SISSA Colloquium returns on Monday, October 20th, at 2 PM in Aula Magna Budinich. This time, we will have the pleasure of hosting Professor Gábor Tamás (University of Szeged, Hungary) who will deliver a lecture titled
Similarities and differences of human and rodent neocortical synapses, neurons and networks
Abstract: Experiments on animal models showed that the efficacy of chemical transmission between neurons depends on several factors including the number, spatial distribution and size of synapses, presynaptic release mechanisms, postsynaptic membrane properties and synaptic plasticity. Recordings from human synaptic connections indicated species related differences in synaptic properties leading to altered signal propagation in human cortical microcircuits compared to animal models. The presentation will elucidate quantal and structural differences of human and rat neocortical synapses mechanistically explaining why single neurons of the human neocortex can trigger downstream Hebbian assemblies in local networks. In turn, experiments will be presented from freely behaving animals and humans detecting network episodes and the corresponding firing of identified interneurons and pyramidal cells during defined epochs. The suggestion that evolutionally conserved network episodes could be differentially recruited in mammalian species will be discussed.

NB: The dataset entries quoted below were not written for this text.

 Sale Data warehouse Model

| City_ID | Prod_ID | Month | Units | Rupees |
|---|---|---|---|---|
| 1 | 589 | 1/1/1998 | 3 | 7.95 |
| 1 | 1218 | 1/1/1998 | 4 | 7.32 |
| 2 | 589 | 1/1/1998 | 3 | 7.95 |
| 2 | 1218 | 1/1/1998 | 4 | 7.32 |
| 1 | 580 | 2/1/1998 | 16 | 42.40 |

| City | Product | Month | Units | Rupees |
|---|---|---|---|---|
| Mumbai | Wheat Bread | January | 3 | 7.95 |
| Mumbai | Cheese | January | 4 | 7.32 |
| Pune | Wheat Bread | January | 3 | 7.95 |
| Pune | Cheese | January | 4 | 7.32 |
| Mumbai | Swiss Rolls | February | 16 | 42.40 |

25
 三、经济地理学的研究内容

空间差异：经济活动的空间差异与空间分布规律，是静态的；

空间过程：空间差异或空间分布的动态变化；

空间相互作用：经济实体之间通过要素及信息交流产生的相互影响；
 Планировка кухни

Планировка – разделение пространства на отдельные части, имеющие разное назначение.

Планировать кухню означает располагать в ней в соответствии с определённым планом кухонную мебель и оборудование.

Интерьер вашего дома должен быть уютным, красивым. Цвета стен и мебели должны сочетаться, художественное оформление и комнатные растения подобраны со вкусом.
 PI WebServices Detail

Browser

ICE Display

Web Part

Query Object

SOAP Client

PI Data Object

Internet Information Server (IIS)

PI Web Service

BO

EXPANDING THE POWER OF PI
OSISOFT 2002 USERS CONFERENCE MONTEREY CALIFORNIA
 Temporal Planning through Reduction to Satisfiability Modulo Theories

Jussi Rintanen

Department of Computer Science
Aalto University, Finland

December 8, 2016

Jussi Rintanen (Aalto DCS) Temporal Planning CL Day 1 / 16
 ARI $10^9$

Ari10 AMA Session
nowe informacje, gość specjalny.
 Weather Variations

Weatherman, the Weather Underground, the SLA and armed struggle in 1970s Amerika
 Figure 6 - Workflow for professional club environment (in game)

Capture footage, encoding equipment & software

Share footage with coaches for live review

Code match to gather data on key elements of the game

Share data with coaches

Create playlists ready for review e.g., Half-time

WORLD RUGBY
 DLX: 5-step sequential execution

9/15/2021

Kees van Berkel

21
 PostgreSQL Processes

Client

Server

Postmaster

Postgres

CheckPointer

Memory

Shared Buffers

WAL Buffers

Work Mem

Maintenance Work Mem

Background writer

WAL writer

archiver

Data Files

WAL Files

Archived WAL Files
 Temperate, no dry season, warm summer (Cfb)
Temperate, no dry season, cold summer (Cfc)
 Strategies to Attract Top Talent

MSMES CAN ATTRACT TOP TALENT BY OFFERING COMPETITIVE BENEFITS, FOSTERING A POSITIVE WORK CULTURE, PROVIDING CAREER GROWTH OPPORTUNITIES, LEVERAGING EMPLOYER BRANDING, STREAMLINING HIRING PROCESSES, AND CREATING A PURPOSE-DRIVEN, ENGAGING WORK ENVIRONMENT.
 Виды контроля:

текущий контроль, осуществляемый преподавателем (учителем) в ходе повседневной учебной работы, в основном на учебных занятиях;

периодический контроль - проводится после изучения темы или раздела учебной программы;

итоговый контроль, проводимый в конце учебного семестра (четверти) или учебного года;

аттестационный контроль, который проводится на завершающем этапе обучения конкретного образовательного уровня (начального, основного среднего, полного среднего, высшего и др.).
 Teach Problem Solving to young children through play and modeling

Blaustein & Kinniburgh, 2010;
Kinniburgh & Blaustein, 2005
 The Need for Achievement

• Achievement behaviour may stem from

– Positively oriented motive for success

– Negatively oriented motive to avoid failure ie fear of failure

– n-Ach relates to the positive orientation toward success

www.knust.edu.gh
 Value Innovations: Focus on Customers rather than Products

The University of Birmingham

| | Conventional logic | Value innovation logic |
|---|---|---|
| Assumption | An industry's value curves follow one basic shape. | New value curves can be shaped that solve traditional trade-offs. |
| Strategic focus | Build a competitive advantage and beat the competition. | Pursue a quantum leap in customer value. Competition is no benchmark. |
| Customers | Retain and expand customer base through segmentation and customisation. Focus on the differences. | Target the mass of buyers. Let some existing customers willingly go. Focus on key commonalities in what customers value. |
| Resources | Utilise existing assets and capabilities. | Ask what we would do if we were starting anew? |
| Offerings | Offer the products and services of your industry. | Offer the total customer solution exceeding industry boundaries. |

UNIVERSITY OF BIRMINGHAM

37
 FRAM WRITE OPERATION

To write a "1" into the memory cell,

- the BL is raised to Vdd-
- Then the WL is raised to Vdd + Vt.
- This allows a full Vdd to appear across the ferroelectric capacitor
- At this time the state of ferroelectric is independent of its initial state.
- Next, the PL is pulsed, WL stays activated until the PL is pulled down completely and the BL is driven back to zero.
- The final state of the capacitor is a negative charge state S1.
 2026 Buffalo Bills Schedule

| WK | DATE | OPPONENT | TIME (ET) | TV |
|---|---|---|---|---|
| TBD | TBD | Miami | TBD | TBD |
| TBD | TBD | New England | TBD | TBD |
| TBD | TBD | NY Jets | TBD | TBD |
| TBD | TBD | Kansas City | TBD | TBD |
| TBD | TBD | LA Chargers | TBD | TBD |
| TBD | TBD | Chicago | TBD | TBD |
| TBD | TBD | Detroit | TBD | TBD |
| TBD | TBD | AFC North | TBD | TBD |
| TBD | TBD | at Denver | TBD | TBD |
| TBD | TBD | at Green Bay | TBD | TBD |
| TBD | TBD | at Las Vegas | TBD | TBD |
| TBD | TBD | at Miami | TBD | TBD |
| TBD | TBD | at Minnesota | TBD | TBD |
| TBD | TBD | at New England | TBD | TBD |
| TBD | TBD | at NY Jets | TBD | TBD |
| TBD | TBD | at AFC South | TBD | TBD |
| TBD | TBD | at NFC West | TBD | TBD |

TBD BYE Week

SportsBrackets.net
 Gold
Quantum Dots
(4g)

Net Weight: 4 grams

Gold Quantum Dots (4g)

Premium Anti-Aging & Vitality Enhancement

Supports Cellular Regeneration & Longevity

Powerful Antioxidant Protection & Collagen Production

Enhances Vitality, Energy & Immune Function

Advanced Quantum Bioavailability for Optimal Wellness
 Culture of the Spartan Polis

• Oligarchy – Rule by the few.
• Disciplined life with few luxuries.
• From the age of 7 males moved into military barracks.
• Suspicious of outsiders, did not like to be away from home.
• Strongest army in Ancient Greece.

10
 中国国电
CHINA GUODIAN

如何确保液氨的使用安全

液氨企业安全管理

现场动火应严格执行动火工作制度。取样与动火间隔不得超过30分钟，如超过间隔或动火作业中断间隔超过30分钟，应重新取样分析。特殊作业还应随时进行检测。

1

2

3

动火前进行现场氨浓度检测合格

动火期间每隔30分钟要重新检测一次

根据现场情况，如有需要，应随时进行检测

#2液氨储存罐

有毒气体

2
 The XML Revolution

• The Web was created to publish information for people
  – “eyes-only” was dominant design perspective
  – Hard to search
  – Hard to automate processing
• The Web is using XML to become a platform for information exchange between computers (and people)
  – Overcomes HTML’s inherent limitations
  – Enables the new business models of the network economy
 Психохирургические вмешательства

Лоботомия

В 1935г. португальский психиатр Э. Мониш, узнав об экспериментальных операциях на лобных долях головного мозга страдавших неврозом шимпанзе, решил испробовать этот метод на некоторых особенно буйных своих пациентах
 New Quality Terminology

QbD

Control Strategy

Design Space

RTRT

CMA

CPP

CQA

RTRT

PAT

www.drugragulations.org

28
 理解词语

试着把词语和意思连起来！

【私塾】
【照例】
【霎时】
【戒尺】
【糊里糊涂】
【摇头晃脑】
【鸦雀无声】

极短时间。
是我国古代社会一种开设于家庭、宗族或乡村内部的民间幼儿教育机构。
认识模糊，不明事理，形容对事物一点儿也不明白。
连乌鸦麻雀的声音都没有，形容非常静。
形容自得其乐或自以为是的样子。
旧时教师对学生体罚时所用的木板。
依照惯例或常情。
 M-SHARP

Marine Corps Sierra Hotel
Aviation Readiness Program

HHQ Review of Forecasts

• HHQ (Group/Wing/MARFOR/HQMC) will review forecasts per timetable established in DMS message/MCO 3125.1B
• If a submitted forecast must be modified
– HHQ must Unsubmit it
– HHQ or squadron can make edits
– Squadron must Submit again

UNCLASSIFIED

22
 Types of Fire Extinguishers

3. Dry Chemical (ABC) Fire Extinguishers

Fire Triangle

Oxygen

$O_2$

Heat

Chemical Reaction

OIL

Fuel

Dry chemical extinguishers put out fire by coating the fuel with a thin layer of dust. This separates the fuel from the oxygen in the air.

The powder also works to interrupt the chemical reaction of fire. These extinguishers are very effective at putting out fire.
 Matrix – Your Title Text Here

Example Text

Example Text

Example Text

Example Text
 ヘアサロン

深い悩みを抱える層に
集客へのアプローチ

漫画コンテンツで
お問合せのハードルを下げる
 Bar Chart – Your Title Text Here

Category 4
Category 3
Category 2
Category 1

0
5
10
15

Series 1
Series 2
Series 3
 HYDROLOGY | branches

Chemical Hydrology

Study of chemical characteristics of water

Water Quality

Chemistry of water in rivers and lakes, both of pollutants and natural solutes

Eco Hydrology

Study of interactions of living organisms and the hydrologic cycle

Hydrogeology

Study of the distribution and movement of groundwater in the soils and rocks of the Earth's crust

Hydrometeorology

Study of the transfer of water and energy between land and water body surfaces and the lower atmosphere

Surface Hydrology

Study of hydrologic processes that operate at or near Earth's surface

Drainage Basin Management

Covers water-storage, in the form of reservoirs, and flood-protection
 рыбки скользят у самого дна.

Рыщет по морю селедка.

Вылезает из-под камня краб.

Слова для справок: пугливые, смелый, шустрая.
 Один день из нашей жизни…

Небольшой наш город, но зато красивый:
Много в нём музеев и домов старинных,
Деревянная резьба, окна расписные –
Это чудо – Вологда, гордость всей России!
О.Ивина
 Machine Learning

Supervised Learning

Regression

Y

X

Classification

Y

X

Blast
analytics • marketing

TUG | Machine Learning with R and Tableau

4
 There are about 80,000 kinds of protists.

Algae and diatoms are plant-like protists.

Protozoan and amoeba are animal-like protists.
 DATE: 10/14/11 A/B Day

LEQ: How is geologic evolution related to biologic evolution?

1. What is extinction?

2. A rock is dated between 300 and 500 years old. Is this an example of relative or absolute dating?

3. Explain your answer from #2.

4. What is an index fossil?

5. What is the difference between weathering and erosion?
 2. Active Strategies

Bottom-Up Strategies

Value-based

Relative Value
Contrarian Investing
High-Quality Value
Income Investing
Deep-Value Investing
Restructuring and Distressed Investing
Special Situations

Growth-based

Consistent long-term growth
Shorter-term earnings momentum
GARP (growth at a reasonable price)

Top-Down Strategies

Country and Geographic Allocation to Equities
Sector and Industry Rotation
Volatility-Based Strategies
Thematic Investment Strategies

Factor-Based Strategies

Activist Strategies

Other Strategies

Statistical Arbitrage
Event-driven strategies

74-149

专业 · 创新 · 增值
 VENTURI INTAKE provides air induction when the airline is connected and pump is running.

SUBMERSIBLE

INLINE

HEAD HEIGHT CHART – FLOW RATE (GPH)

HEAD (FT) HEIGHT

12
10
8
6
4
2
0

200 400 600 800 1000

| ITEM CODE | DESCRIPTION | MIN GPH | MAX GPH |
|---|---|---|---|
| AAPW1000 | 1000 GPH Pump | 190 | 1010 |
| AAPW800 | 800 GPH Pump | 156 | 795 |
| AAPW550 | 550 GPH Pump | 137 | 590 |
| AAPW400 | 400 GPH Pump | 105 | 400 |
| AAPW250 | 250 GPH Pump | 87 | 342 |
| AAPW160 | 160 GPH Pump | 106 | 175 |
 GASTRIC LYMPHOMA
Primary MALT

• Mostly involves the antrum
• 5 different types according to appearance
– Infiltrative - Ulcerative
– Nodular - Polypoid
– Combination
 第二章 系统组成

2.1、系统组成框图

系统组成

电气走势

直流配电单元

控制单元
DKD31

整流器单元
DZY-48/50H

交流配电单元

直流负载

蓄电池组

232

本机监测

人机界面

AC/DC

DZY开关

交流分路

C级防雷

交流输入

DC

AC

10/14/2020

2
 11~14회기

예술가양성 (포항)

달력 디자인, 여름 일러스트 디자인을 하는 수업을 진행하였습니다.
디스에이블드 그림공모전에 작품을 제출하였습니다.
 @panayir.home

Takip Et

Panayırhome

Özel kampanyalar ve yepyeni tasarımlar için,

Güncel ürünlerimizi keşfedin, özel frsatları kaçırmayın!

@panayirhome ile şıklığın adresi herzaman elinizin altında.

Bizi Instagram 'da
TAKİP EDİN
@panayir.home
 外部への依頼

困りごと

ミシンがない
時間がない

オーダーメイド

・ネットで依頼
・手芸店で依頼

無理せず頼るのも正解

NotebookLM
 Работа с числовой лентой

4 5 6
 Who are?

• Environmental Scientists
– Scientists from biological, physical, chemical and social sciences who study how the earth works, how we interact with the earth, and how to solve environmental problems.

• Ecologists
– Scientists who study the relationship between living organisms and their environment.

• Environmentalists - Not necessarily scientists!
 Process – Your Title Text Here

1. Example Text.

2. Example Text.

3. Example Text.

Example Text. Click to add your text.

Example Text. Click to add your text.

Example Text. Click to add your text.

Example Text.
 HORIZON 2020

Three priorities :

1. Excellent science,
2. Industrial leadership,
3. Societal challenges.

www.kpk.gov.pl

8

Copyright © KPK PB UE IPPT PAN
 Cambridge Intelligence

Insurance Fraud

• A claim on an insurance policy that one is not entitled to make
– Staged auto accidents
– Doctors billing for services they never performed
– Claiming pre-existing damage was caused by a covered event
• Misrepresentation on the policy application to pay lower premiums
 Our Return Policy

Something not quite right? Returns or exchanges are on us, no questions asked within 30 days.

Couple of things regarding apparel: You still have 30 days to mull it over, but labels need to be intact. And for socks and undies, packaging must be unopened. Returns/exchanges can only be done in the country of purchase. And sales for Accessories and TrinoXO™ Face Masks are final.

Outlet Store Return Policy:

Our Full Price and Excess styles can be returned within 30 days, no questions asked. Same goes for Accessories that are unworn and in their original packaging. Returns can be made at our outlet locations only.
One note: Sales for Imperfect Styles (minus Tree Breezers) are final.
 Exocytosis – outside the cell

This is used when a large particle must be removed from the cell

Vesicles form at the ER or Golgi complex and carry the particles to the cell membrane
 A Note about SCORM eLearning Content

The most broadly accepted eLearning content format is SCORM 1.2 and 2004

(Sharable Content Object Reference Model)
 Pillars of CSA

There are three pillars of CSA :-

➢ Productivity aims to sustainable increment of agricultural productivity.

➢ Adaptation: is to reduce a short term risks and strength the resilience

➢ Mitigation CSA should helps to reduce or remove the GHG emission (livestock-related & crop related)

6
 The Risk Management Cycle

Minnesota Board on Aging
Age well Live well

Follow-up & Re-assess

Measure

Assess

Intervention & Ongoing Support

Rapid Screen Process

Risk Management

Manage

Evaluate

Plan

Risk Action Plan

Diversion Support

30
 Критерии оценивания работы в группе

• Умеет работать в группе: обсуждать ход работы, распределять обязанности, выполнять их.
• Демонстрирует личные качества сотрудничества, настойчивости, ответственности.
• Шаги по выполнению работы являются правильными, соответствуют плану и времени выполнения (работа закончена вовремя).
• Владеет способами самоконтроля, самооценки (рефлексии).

Gábor Tamás is a Professor of Neuroscience at the University of Szeged, Hungary, and a member of the Academia Europaea and the Hungarian Academy of Sciences. He began his neuroscience career at the University of Oxford, in the laboratory of Profs. Peter Somogyi and Eberhard Buhl, where he studied the properties of synaptic connectivity between neocortical neurons and described autapses, synapses formed by a neuron onto itself. At Szeged, he established a lab combining electrophysiology and neuroanatomy to study the interactions between cortical neurons and he identified mechanisms that synchronize neurons at gamma frequencies. In collaboration with Prof. Rafael Yuste (Columbia University), by combining two-photon and high-speed confocal imaging, he revealed that interneuron dendrites are organized in calcium microdomains which isolate individual synapses. He built a library of over 15,000 functionally connected neocortical neuron pairs, enabling the study of rare cell types. This work led to the discovery of the neurogliaform cell, the first interneuron type shown to mediate slow GABAB receptor inhibition, and showed that axo-axonic cells, traditionally considered inhibitory, can also act as strong excitatory neurons. His current research focuses on identified microcircuits in behaving humans and unraveling the elementary mechanisms underlying cortical information processing.